(Beginning of Information shown)

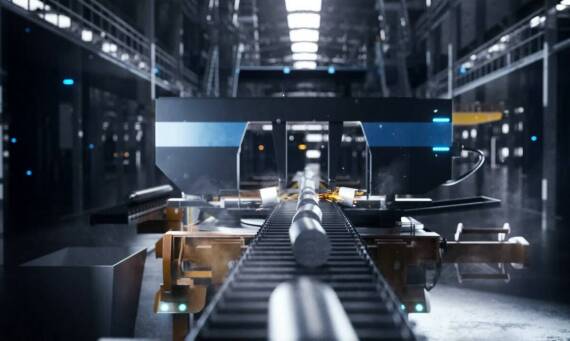 Jakie zalety mają systemy automatyki przemysłowej?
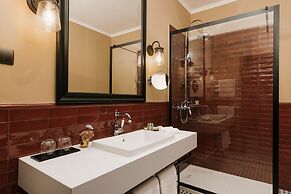 Andrássy Kúria & Spa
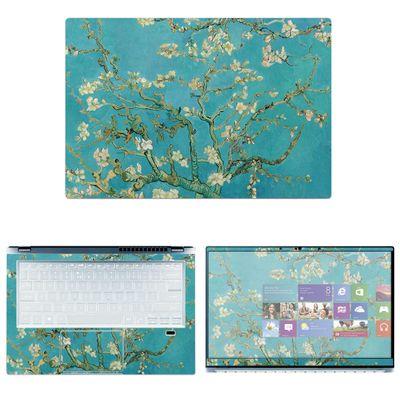 Decalrus - Protective Decal Skin Sticker for The Acer Swift 3 SF314-511 (14" Screen) case Cover wrap ACswift3_SF314_511-230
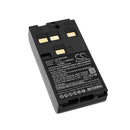 Cameron Sino Cs Trz120Sl 2600Mah  Battery For Hi Target Zts 120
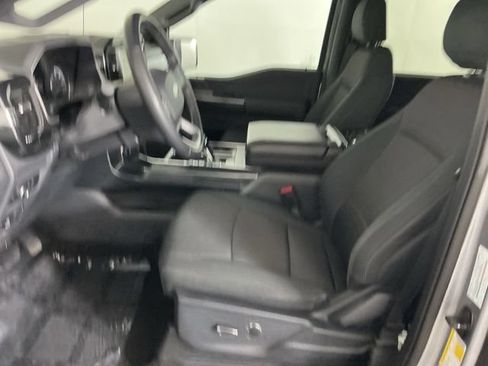Used 2021 Ford F150 XLT w/ Equipment Group 301A Mid AWD/4WD image 15
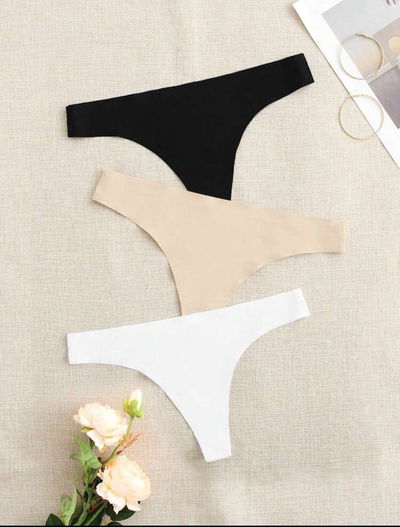 TANGALESS ESSENTIALS DOZ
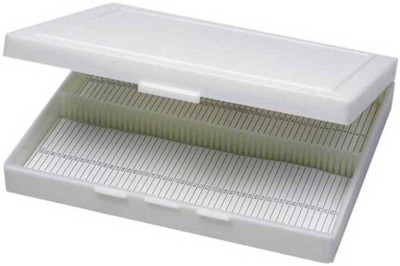 

El-con El-A109 Microscope Slide Box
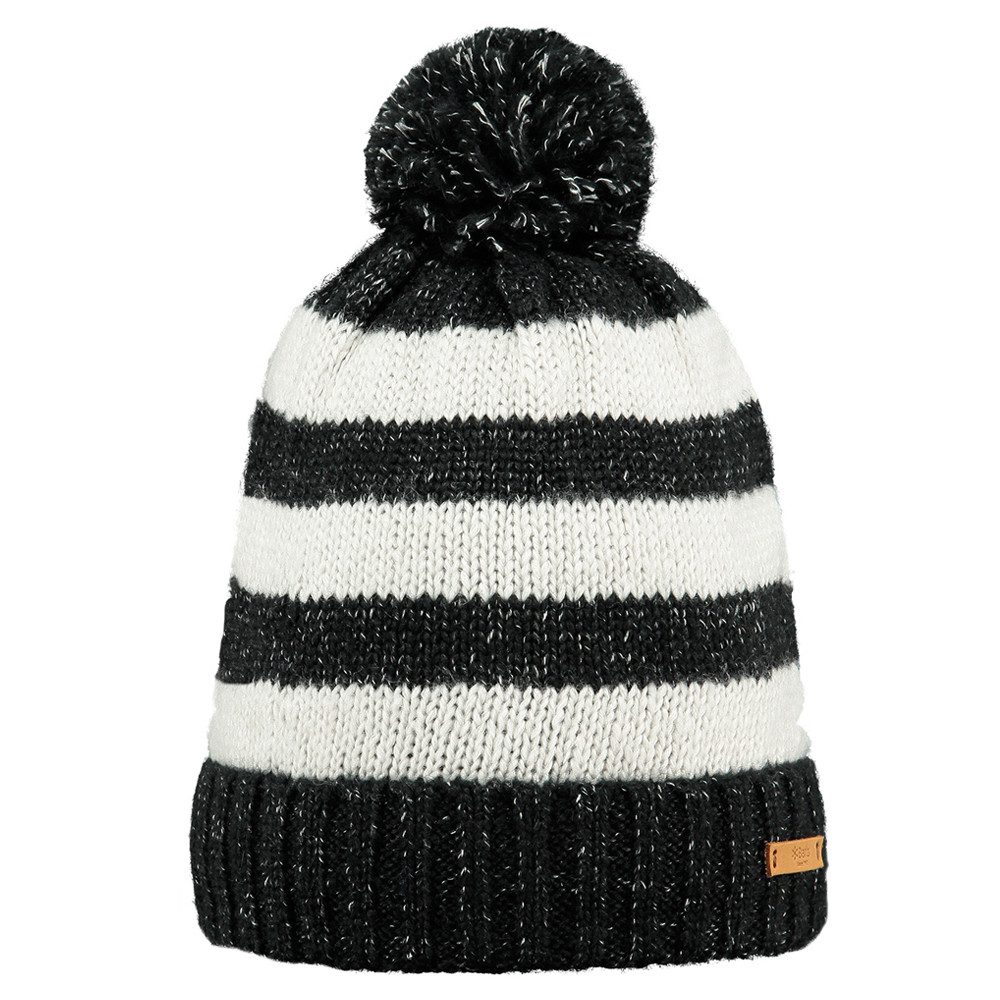 Barts Beanie Barts Meuse Beanie Black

(End of Information shown)

Problem description:
Reproduce the text of every entry above word for word, omitting the pictures.

Answer area:
 Jakie zalety mają systemy automatyki przemysłowej?
 Andrássy Kúria & Spa
 Decalrus - Protective Decal Skin Sticker for The Acer Swift 3 SF314-511 (14" Screen) case Cover wrap ACswift3_SF314_511-230
 Cameron Sino Cs Trz120Sl 2600Mah  Battery For Hi Target Zts 120
Used 2021 Ford F150 XLT w/ Equipment Group 301A Mid AWD/4WD image 15
 TANGALESS ESSENTIALS DOZ

El-con El-A109 Microscope Slide Box
 Barts Beanie Barts Meuse Beanie Black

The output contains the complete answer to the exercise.